So let's say you trade a 3 min time frame. You have a trigger, and it took me, with Excel, 1000 ms or 1 second to send an order in via IB TWS automatically.
So, it took about 100 ms in Excel to grab the data and calculate the signal, 300 ms for me to send an order from Singapore to IB's HQ in US, and another 200 ms from their systems to NYSE. That's a total of 500ms
Now you said changing it to Java/C++ means it will definitely be faster, better, more profitable. Whatever.
Then think again. You are only solving the 100ms problem. And maybe I colo to near New York. Save another 200 ms. Total round time is 500ms, instead of the 1 second. But it may still fail.

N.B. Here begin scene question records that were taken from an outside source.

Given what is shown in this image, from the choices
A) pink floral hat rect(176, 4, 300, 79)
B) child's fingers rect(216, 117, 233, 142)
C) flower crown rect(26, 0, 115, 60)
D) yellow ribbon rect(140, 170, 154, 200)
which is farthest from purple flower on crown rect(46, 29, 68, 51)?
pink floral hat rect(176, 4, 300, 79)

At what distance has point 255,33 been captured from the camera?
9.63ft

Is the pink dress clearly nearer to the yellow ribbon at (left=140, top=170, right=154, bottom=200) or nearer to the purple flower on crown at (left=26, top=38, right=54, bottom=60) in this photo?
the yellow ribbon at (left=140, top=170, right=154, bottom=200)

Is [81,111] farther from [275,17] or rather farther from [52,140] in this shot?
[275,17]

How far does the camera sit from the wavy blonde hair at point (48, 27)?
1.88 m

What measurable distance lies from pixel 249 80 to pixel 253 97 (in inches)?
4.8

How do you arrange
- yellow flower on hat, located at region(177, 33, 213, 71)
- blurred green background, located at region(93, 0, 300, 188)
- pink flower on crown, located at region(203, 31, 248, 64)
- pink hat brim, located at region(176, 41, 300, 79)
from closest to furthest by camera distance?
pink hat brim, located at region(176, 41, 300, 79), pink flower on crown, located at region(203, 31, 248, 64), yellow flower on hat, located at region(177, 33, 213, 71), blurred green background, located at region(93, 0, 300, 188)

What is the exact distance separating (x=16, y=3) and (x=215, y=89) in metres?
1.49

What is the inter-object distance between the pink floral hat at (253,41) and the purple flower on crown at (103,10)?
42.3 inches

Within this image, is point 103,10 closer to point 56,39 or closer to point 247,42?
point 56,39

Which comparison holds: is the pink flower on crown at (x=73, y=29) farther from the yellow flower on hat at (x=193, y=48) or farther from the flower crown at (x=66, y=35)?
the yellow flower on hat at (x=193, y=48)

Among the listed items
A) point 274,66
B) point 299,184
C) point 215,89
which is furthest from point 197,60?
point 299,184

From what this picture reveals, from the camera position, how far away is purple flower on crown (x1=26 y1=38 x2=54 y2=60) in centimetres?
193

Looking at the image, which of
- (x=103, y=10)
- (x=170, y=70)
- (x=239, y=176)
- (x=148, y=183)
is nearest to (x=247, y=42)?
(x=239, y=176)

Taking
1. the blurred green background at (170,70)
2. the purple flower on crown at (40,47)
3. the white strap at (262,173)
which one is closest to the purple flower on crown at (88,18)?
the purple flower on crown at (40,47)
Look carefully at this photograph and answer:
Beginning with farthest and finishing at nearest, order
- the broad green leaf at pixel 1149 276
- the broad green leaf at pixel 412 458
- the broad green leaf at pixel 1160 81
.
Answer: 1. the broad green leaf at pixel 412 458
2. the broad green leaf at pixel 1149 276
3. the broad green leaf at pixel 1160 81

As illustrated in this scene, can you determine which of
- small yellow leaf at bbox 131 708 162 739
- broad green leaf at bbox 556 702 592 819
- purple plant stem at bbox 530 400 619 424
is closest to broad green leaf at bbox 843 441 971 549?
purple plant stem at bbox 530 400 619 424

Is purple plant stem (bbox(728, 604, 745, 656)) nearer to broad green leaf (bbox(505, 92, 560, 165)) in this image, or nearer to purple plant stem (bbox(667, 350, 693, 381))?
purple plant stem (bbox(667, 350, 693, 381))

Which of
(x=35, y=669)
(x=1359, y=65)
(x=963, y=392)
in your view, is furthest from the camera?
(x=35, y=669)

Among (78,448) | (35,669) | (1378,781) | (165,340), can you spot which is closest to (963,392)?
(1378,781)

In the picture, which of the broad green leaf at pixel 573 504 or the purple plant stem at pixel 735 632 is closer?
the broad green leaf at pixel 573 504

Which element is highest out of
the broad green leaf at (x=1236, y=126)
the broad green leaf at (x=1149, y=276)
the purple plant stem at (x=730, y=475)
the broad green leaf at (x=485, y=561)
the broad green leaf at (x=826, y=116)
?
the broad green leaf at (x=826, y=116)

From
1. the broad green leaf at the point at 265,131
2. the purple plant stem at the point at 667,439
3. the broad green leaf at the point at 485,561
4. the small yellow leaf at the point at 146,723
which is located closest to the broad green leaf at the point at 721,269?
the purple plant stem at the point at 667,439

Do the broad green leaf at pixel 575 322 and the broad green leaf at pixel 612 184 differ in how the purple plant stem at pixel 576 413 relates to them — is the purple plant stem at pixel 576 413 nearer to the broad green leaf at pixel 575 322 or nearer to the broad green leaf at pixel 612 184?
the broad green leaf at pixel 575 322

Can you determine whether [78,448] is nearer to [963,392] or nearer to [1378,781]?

Why ?
1) As a trading system yes I hv saved 500ms but so what ? From the time it triggered to the point I actually send in the order, the strategy doesn't really mater b/c its a 3 min time frame. I can execute anytime between 5s-10s slower. its fine. Maybe I lose a penny or 2 X 200-500 shares.
2) So after you send in the order. What ? Bound to make money ? No. It still depends on the market, something I cannot control. If the order gets filed, fine. What if it doesn't. I can only act on it. No matter how godly or fast my algorithm, I cannot control the market. So it doesn't matter if its 500ms or 1000ms.
3) And you trade long enough, you notice for 500ms, last done prices and data ticks don't jump 50,000 times. It probably stays there as it is, unless at volatile times. Except for quotes that are staffed in out 50,000. I don't care about that.
So in a way we can argue until we invent the space/time machine. Challenge each other's limitations. Pros and cons. Good luck.